Eskilerde yaşlı hastalığı diye bilinse de, uzmanlar günümüzde bunun eksik kanı olduğunu söylemektedirler. Modern yaşamın getirdiği stres ve yaşam tarzı, sosyal fobi, fosfor eksikliği, hormon bozukluğu gibi pek çok etken her yaş grubu insanın unutkanlık hastalığıyla karşılaştığını göstermektedir.
İlk başlarda; kalemdi, anahtardı derken ilerleyen zamanlarda daha önemli şeyler unutulmaya başlıyor insan. Bu durum ciddi boyutlara ulaşmadan uzman desteği almak atlanmaması gereken bir ayrıntı gibi görünmektedir.

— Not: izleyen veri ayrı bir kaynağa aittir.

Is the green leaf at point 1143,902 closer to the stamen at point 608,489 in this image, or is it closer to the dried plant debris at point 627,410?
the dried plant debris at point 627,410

İşte ben de en çok bu konudan muzdaripim. Elimdeki telefonu, saçımdaki tokayı dakikalarca arayanlardanım. Dışarıdan bakıldığında kimi zaman komik görünen fakat özünde sinirlenmenize neden olan unutkanlık anılarımız, pekçok hikâyenin de öznesi olmuş durumda
Nasıl mı?
İşte size sıcağı sıcağına bir unutkanın yaşadıkları;
Güler misin ağlar mısın?
Sizi bilmem ama biz güldük.
Gülmenin kişiyi strese bağlı hastalıklarda koruduğunu da düşünerek güldük.
En azından o anlarda mutluluk hormonu endorfin salgılayarak ruhumuza ve bedenimize faydalı olalım istedik.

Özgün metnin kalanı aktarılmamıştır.